======== Kutipan Teks

C.3. Istihsan = Preference
Dalam istihsan penetapan suatu hukum terhadap suatu persoalan ijtihadiyah dilakukan atas dasar prinsip-prinsip umum ajaran islam seperti keadilan, kasih sayang dan lain-lain. Para Ulama menyebut istihsan sebagai qiyas khofi (analogi samar-samar) atau disebut sebagai pengalihan hukum yang diperoleh dengn qiyas hukum lain atas pertimbangan kemaslahatan umum. Diantara contohnya adalah Jika seseorang mewakafkan sebidang tanah, berdasarkan penggunaan istihsan, hal itu sudah termasuk didalamnya hak pemanfaatan air minum dan hak jalan. Berdasarkan istihsan, yang dimaksud dengan wakaf adalah pemanfaatan barang yang diwakafkan oleh pihak penerima wakaf. Jadi, perwakafan dalam teori istihsan disamakan dengan sewa menyewa, yang illahnya mengacu pada perolehan manfaat. (Haq, 2007: 246)
C.4. Mashalihul Mursalah = Utility
Dalam penerapannya, mashalihul mursalah menetapkan hukum terhadap sesuatu persoalan ijtihadiyah atas pertimbangan kegunaan dan kemanfaatan yang sesuai dengan tujuan syari’at yang tidak ditemukan hukumnya baik dalam Al-Qur’an, As-Sunnah, maupun dalam ijma’. Contoh : Pengumpulan Al-Qur’an dan penulisannya dalam satu mushaf yang tidak pernah dilakukan di masa Rasulullah. Dasar pelaksanaannya adalah mashlahah, yakni demi terpeliharanya Al-Qur’an agar nilai mutawatirnya tidak berkurang akibat wafatnya para sahabat. (Haq, 2007: 246)

================
======== Daftar yang Ditampilkan

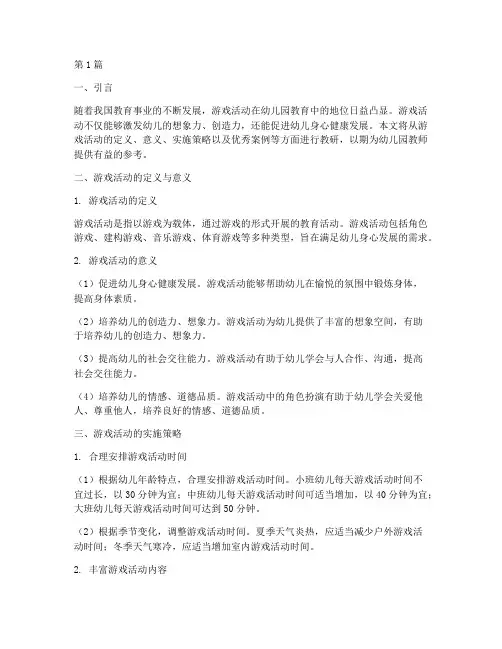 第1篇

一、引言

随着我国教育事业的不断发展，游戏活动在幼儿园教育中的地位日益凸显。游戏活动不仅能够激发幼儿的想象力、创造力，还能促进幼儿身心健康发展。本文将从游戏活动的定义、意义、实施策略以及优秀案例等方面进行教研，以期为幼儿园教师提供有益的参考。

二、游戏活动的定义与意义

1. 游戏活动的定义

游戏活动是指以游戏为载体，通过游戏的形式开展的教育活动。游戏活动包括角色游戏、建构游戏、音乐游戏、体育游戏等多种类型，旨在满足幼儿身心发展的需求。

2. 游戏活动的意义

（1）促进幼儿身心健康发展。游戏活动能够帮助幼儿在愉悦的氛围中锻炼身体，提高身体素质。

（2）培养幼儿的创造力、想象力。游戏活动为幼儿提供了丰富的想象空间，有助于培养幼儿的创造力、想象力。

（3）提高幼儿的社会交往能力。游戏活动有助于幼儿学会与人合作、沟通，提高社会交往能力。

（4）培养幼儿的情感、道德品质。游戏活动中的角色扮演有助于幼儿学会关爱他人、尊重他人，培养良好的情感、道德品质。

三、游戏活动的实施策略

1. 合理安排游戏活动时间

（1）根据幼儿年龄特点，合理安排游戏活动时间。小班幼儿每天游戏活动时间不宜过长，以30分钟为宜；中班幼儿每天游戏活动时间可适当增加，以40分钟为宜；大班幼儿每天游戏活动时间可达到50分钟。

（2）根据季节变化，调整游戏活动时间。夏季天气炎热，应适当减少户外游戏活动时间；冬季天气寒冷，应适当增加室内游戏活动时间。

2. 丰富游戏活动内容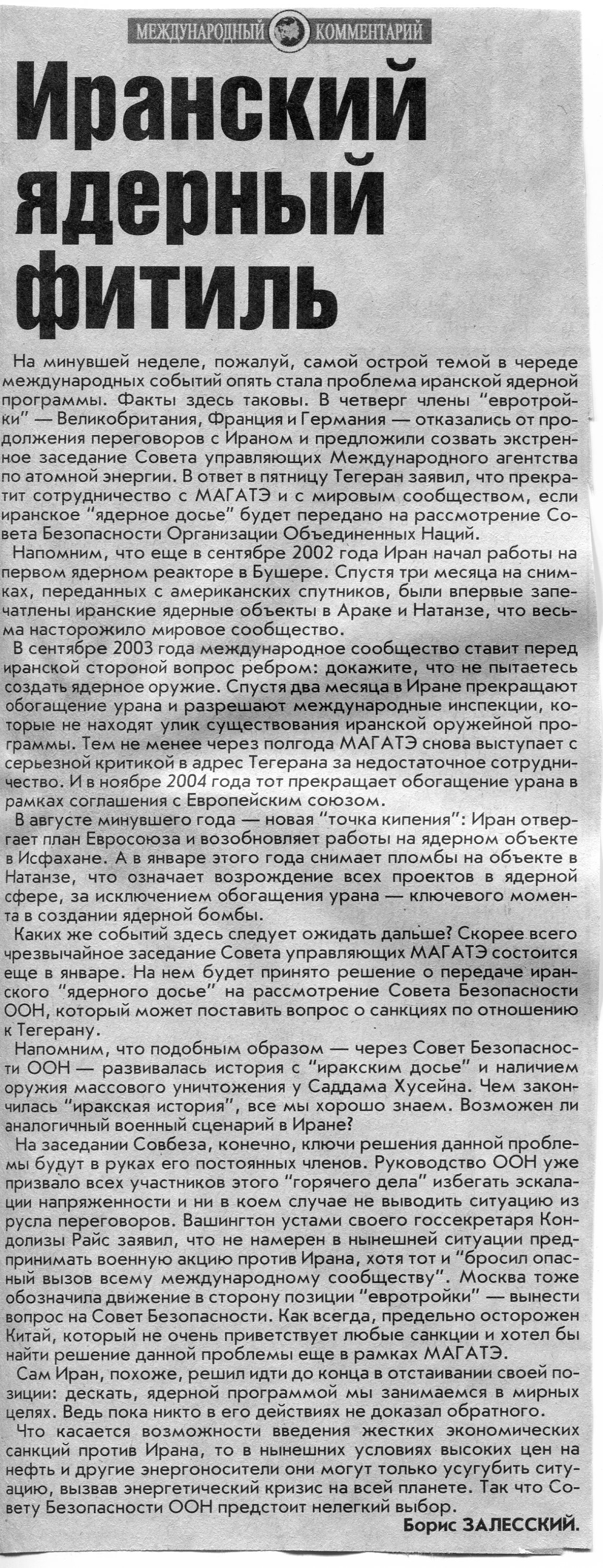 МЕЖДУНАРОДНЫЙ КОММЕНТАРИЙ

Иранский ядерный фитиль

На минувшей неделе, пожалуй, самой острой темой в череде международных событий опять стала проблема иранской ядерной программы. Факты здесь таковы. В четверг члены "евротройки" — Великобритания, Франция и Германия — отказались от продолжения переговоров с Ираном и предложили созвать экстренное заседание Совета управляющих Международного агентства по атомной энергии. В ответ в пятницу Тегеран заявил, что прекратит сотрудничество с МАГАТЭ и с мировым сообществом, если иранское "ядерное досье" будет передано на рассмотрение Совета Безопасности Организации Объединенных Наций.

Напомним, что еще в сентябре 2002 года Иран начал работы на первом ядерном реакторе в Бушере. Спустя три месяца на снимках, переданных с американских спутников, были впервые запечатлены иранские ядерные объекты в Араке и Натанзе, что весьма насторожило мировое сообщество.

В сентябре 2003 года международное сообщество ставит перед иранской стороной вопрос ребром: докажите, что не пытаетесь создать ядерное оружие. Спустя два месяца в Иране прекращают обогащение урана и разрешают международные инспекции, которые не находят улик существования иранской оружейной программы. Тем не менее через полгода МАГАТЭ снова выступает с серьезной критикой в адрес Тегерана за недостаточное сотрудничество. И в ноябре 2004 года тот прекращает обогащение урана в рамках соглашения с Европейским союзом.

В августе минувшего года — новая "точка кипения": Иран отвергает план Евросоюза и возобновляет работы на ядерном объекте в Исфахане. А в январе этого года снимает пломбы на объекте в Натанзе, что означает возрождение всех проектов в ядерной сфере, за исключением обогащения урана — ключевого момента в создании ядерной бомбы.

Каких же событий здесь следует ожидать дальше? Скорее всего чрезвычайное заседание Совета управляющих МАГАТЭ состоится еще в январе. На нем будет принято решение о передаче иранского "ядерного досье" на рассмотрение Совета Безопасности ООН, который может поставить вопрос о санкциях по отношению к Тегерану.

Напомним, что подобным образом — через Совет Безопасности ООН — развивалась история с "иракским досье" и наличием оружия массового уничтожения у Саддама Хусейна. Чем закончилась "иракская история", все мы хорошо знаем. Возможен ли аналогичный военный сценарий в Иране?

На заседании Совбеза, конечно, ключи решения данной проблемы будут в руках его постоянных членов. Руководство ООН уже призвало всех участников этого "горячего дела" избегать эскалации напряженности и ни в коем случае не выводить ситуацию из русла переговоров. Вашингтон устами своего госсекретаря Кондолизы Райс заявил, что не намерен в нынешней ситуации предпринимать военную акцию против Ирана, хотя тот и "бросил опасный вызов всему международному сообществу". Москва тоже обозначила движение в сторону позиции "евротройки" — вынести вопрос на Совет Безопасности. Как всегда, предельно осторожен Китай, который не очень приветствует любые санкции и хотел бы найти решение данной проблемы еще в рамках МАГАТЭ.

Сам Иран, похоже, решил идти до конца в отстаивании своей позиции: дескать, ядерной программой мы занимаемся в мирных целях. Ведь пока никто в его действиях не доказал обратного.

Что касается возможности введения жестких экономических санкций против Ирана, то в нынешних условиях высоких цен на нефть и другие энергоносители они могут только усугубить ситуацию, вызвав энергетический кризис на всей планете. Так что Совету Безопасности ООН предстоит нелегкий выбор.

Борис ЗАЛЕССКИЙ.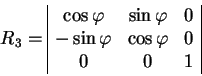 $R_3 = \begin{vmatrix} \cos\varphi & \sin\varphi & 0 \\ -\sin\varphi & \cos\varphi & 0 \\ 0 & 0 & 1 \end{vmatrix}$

================
======== Daftar yang Ditampilkan

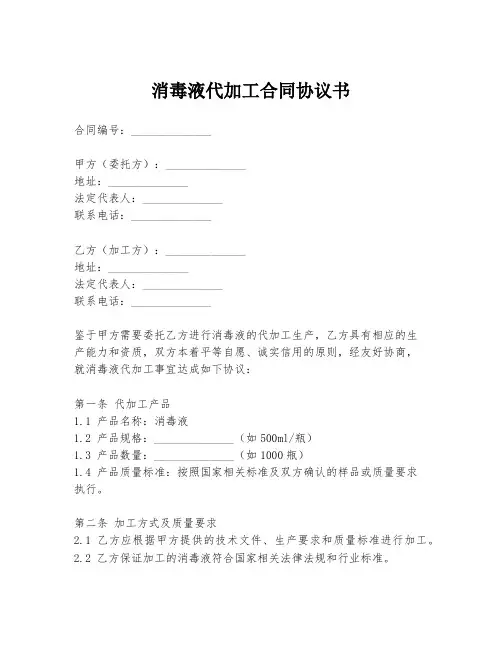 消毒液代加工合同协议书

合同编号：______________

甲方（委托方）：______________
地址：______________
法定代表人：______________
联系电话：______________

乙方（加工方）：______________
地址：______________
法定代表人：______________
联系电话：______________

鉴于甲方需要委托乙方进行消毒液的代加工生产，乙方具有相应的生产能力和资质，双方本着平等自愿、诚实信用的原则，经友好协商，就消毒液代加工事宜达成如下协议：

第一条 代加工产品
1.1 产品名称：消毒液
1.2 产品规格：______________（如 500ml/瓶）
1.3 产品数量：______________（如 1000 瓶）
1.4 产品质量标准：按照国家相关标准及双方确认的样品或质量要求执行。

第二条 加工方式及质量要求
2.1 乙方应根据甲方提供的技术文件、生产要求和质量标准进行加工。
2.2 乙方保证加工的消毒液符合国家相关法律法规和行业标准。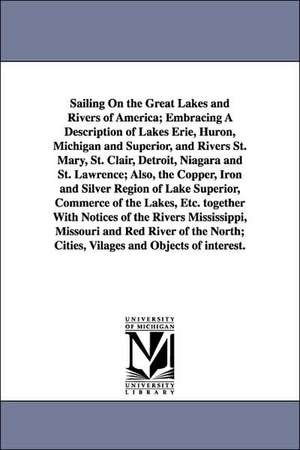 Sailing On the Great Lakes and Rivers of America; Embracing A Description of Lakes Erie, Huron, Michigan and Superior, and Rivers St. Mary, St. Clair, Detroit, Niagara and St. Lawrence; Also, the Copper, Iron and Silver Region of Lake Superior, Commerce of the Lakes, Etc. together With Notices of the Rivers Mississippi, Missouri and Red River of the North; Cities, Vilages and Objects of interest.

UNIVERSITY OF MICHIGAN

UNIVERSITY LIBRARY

================

- [Daftar Pertanyaan]:
1/ Tuliskan kembali secara persis bagian kutipan teks yang dimulai pada kata-kata "C.3. Istihsan = Preference" dan berakhir setelah kata-kata "manfaat. (Haq, 2007: 246)".
2/ Menurut kutipan teks, dengan sebutan apa para ulama menamai istihsan?
3/ Berdasarkan kutipan teks, jelaskan alasan pengumpulan dan penulisan Al-Qur'an dalam satu mushaf dijadikan contoh penerapan mashalihul mursalah.

- [Jawaban Setiap Tugas]:
1/
C.3. Istihsan = Preference
Dalam istihsan penetapan suatu hukum terhadap suatu persoalan ijtihadiyah dilakukan atas dasar prinsip-prinsip umum ajaran islam seperti keadilan, kasih sayang dan lain-lain. Para Ulama menyebut istihsan sebagai qiyas khofi (analogi samar-samar) atau disebut sebagai pengalihan hukum yang diperoleh dengn qiyas hukum lain atas pertimbangan kemaslahatan umum. Diantara contohnya adalah Jika seseorang mewakafkan sebidang tanah, berdasarkan penggunaan istihsan, hal itu sudah termasuk didalamnya hak pemanfaatan air minum dan hak jalan. Berdasarkan istihsan, yang dimaksud dengan wakaf adalah pemanfaatan barang yang diwakafkan oleh pihak penerima wakaf. Jadi, perwakafan dalam teori istihsan disamakan dengan sewa menyewa, yang illahnya mengacu pada perolehan manfaat. (Haq, 2007: 246)

2/ Para ulama menyebut istihsan sebagai qiyas khofi (analogi samar-samar).

3/ Pengumpulan dan penulisan Al-Qur'an dalam satu mushaf tidak pernah dilakukan pada masa Rasulullah. Dasar pelaksanaannya adalah mashlahah, yaitu agar Al-Qur'an tetap terpelihara dan nilai mutawatirnya tidak berkurang akibat wafatnya para sahabat.